*Challenge*. Please turn everything from the line containing "As the photo" down to the line containing "215 centimetres" in the items below into a numbered list, both lines included and blank lines left out.

--- Data for processing ---

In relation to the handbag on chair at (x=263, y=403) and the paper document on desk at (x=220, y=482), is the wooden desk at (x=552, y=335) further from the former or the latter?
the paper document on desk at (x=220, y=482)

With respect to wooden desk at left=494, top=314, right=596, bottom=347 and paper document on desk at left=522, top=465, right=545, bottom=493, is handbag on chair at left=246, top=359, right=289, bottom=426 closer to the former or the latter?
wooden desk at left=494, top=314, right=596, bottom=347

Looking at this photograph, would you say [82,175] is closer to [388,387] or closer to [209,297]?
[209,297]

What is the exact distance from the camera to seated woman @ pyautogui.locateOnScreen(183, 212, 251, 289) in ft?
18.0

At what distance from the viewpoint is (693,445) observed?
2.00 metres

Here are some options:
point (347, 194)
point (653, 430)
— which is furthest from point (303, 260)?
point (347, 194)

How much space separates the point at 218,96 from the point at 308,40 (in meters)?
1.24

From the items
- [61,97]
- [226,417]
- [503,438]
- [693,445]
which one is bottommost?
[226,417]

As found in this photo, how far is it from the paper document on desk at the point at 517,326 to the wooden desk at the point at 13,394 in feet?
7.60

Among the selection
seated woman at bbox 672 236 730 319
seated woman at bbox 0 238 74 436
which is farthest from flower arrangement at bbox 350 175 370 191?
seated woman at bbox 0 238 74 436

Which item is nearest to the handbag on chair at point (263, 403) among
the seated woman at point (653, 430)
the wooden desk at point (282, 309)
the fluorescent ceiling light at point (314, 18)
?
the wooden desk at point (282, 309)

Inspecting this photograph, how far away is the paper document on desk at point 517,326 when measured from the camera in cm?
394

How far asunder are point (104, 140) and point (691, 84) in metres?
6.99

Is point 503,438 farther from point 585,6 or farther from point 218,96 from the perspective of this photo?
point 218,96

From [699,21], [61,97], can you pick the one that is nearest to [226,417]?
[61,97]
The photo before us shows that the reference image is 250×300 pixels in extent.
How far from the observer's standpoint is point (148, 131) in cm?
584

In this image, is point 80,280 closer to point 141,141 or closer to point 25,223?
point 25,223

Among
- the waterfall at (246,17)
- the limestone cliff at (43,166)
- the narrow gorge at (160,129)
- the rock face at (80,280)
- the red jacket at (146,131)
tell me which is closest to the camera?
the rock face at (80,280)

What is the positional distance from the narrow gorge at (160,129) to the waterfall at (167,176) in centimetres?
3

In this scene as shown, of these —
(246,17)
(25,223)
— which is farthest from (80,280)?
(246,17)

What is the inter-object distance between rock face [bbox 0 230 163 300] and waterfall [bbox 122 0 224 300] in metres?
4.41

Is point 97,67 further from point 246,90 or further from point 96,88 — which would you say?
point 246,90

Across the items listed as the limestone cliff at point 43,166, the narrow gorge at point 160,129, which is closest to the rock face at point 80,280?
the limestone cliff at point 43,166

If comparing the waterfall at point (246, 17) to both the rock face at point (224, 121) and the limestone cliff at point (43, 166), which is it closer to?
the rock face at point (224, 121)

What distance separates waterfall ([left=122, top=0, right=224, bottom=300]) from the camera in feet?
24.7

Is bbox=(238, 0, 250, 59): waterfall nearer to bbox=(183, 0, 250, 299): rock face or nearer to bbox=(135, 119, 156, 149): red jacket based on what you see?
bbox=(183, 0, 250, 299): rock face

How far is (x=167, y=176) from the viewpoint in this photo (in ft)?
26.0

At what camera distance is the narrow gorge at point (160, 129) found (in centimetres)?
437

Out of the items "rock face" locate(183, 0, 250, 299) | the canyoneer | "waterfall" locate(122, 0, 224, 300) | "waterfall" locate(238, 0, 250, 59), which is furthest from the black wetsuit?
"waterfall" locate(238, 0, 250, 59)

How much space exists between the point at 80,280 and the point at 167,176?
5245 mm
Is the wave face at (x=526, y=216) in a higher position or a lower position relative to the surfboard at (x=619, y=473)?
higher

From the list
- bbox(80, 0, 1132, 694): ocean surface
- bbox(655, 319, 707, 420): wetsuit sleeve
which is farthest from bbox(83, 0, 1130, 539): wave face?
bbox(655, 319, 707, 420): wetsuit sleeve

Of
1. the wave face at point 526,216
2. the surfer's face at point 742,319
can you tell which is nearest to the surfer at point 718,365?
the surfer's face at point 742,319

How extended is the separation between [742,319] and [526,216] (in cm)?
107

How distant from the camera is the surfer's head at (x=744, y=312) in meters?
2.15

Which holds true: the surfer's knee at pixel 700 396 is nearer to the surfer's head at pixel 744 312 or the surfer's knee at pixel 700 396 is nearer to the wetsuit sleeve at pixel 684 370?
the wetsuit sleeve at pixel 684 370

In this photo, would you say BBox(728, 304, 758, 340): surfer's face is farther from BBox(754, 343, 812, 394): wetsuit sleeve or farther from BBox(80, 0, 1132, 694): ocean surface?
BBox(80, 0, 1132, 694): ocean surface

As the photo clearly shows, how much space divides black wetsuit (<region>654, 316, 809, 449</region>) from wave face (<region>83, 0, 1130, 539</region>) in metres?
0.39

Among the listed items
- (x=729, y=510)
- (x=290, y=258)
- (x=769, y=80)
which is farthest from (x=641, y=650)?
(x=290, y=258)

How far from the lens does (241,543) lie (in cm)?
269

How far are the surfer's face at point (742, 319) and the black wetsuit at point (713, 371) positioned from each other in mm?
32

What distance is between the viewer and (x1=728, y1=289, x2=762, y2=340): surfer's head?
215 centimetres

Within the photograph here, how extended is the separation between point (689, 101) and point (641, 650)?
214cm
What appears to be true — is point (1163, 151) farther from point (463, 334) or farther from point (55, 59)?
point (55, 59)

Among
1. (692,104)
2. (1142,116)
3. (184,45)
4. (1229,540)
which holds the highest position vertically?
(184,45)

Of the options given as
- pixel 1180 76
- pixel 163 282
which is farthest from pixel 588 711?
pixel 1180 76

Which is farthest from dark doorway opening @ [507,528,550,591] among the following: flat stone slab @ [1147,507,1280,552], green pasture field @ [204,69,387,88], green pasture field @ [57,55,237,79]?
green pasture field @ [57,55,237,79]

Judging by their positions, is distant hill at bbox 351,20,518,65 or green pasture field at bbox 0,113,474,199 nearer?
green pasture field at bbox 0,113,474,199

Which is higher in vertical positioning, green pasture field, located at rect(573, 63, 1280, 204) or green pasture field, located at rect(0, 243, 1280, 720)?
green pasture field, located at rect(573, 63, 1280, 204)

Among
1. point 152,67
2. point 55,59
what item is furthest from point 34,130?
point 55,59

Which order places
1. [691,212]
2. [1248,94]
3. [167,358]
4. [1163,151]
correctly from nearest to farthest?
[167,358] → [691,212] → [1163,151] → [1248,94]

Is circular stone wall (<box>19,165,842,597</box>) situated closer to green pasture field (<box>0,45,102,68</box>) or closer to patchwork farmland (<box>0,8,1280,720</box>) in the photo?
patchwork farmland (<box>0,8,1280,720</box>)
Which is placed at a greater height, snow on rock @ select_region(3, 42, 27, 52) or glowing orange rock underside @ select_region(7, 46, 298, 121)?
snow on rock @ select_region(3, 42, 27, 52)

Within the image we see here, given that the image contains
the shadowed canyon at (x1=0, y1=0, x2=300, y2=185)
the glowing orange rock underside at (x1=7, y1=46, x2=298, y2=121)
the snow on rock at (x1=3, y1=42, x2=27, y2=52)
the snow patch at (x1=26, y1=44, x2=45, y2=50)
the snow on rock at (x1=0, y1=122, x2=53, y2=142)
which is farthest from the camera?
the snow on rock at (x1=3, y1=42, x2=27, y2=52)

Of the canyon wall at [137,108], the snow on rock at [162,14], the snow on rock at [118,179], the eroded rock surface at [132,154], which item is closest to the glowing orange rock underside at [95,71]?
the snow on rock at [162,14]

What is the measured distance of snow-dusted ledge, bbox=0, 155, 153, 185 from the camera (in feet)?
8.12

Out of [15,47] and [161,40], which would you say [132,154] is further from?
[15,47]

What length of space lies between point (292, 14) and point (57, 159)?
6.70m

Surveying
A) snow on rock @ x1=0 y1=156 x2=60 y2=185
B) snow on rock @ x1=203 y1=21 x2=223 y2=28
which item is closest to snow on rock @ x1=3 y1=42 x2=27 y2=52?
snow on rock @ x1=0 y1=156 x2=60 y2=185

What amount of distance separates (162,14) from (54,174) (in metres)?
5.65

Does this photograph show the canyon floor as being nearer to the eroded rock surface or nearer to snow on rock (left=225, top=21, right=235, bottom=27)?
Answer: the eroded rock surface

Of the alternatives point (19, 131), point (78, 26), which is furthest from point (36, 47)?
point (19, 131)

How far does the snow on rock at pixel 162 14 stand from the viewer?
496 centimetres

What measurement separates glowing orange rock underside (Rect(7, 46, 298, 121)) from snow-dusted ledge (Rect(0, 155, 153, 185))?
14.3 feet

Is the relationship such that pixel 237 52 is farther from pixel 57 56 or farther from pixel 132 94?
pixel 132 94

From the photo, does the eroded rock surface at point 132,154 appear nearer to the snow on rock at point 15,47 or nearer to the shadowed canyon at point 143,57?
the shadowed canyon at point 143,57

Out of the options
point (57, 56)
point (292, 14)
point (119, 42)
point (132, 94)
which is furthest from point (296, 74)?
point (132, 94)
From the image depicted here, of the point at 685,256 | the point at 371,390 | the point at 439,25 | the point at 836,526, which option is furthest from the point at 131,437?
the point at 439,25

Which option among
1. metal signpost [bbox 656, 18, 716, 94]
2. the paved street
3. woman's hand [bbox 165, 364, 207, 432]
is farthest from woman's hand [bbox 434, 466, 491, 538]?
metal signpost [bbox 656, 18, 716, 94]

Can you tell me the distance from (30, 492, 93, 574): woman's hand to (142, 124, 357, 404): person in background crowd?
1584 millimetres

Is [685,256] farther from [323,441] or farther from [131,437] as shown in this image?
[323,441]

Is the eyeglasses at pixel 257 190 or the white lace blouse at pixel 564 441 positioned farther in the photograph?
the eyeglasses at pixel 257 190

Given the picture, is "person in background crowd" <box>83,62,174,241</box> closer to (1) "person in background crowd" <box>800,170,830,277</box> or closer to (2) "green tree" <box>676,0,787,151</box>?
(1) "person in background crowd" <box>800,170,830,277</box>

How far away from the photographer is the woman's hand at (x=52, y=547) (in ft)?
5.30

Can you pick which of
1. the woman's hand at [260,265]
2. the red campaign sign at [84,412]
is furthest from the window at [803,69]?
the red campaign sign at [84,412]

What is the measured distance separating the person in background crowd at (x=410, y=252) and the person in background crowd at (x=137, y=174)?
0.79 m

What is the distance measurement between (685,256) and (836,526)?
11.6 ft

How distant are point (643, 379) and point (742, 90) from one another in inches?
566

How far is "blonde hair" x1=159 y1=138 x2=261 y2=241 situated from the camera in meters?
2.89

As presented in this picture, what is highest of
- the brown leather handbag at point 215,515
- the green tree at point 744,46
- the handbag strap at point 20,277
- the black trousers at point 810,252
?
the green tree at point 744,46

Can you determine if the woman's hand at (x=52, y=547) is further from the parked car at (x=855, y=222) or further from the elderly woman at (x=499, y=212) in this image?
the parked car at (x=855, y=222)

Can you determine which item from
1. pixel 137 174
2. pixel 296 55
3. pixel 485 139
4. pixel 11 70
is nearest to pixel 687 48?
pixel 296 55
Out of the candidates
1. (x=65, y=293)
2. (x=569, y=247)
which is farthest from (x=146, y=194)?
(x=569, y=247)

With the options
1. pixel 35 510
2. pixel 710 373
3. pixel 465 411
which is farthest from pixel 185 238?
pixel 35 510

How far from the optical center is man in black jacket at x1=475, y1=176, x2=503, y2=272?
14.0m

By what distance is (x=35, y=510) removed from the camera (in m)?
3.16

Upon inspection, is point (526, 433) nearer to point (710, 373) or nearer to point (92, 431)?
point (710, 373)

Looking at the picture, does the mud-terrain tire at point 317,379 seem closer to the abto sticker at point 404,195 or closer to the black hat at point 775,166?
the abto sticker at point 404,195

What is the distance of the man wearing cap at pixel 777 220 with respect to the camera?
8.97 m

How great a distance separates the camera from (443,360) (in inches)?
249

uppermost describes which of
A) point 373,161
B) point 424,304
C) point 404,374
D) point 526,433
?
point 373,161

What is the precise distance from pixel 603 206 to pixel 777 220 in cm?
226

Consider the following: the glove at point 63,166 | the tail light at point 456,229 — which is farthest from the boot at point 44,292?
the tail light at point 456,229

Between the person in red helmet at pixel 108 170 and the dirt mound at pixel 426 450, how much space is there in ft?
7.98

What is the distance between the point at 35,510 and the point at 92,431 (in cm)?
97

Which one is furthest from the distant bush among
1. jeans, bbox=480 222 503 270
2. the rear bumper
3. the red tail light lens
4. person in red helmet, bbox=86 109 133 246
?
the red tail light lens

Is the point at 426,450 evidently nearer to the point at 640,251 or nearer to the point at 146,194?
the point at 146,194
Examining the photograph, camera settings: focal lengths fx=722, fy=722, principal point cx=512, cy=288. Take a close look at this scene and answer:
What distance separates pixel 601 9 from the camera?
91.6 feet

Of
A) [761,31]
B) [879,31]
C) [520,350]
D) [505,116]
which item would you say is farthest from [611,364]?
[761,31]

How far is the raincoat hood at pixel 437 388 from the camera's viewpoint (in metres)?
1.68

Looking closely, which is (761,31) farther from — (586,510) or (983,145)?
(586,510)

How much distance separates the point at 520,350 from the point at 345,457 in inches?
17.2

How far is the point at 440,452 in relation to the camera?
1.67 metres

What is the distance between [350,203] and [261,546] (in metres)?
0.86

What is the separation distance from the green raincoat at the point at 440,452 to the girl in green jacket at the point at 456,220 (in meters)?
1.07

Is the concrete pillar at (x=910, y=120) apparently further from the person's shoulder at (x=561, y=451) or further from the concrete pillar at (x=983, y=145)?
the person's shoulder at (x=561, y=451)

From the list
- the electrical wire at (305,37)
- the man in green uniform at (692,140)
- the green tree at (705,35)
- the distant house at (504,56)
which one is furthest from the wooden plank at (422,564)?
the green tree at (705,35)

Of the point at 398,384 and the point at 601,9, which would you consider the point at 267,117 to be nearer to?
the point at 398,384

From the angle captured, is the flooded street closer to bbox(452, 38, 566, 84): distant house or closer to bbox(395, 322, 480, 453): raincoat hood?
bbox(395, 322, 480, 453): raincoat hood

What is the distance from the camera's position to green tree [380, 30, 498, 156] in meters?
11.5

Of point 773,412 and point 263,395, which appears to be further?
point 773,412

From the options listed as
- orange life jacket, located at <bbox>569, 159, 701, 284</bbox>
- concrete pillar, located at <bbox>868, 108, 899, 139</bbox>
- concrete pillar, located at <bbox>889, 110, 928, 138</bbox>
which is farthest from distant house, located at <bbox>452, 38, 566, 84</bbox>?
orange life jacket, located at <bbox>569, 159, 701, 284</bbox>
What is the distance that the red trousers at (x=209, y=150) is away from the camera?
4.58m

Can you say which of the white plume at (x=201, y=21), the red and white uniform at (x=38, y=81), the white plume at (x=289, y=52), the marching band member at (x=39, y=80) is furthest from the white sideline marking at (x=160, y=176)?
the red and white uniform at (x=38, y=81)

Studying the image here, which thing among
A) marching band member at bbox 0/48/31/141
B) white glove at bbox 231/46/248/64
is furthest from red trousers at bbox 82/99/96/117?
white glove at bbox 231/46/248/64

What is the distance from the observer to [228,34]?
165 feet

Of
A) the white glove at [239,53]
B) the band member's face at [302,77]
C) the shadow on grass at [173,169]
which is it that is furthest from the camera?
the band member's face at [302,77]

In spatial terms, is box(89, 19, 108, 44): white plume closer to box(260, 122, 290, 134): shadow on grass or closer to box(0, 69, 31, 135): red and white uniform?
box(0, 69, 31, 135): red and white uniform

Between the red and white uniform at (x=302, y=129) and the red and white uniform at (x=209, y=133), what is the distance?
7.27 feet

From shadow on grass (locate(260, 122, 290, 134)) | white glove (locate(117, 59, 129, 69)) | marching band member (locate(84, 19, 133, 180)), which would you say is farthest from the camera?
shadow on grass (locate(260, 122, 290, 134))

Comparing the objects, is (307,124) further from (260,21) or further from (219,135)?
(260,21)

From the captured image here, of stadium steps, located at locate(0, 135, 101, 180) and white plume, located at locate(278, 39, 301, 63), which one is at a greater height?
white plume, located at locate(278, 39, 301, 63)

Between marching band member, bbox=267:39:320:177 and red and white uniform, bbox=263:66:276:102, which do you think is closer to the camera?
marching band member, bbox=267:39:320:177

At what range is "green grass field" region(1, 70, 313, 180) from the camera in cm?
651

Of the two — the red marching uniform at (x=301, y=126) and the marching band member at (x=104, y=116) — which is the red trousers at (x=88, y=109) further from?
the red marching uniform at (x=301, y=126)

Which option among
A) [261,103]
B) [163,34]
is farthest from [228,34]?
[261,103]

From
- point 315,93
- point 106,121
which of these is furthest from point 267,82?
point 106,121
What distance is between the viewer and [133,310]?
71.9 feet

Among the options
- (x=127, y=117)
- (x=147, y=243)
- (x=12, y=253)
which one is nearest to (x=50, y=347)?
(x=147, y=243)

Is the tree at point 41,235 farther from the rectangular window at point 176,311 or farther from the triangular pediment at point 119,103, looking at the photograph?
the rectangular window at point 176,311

---

*Result for this task*.
1. As the photo clearly shows, how much space divides black wetsuit (<region>654, 316, 809, 449</region>) from wave face (<region>83, 0, 1130, 539</region>) in metres?
2. 0.39
3. Among the listed items
4. - (x=729, y=510)
5. - (x=290, y=258)
6. - (x=769, y=80)
7. which is farthest from (x=641, y=650)?
8. (x=290, y=258)
9. How far from the lens does (241,543) lie (in cm)?
10. 269
11. How far are the surfer's face at point (742, 319) and the black wetsuit at point (713, 371) positioned from each other in mm?
12. 32
13. What distance is between the viewer and (x1=728, y1=289, x2=762, y2=340): surfer's head?
14. 215 centimetres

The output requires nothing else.